In the present study, we explored the effects of a novel xylanase from camel rumen metagenome (CrXyn) on wheat bran hydrolysis. CrXyn was heterologously expressed in Escherichia coli and showed maximum activity at 40 °C and pH 7.0. Furthermore, CrXyn exhibited preferential hydrolysis of xylan, but no obvious activity toward other substrates, including carboxymethylcellulose and Avicel. Using wheat straw xylan as a substrate, the Km and Vmax values for CrXyn were 5.98 g/L and 179.9 μmol xylose/min/mg protein, respectively. Mn was a strong accelerator and significantly enhanced CrXyn activity. However, CrXyn activity was inhibited (~50 %) by 1 mM and 5 mM ethylenediaminetetraacetic acid (EDTA) and completely inactivated by 5 mM Cu.

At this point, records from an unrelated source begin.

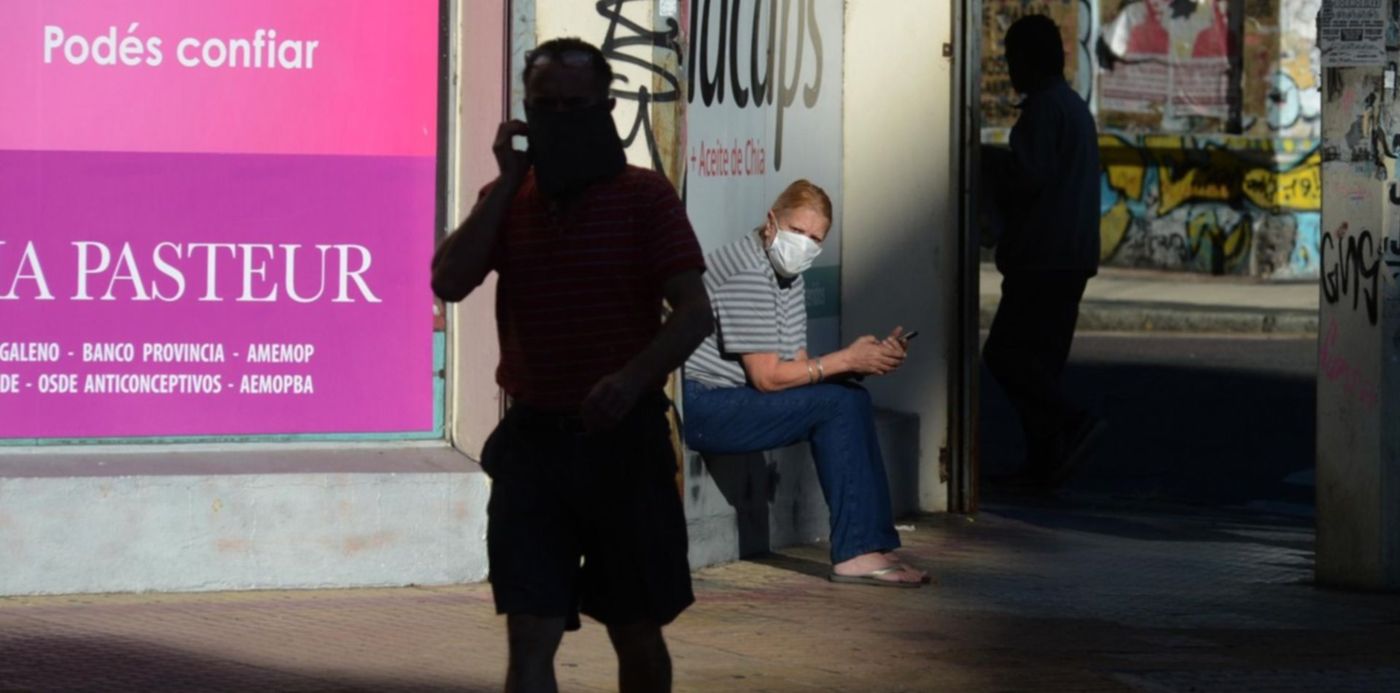 1587414372575.jpg?x=2&y=70&scaleY=1&oh=1032&ow=1500&width=1489&height=745&rotate=0&scaleX=1&&cw=1920&ch=950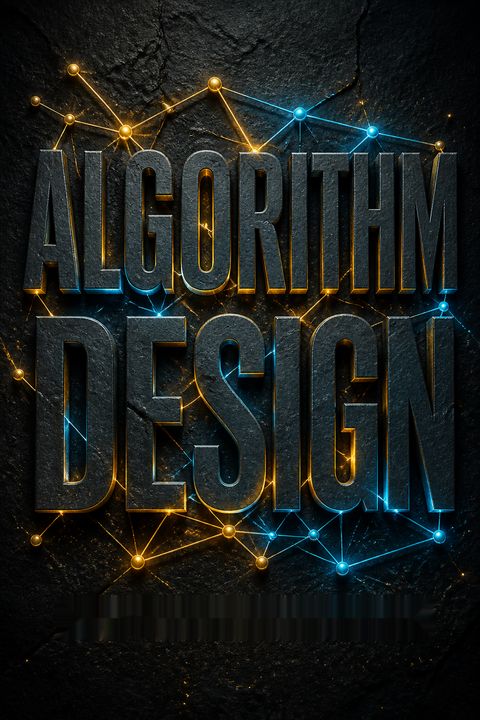 Algorithm Design by Jon Kleinberg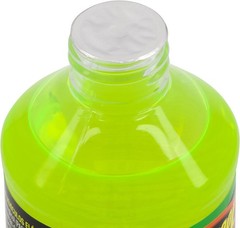 Moisture-Resistant PAG Oil 46 Viscosity 6-Pack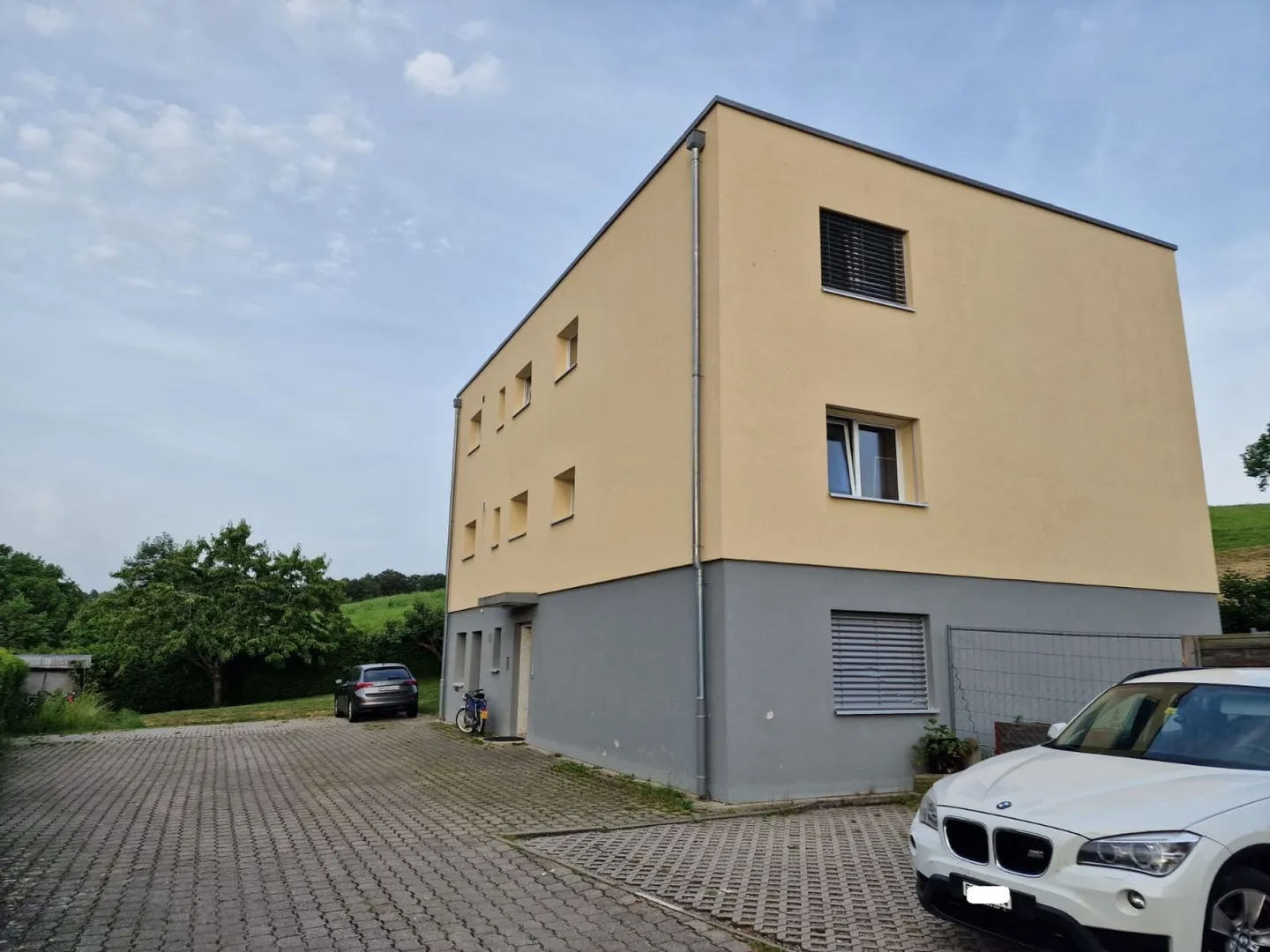 IDEAL FÜR INVESTOREN, 4% Nettorendite - Foto 6 von 15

CrXyn tolerated 5 mM sodium dodecyl sulphate (SDS) and 15 % methanol, ethanol, and dimethyl sulfoxide (DMSO), with >50 % residual activity. CrXyn effectively hydrolyzed wheat bran, with xylobiose and xylotetraose accounting for 79.1 % of total sugars produced. A remarkable synergistic effect was found between CrXyn and protease, leading to an obvious increase in amino acids released from wheat bran compared with the control. CrXyn also enhanced the in vitro hydrolysis of wheat bran. Thus, CrXyn exhibits great potential as a feed additive to improve the utilization of wheat bran in monogastric animal production.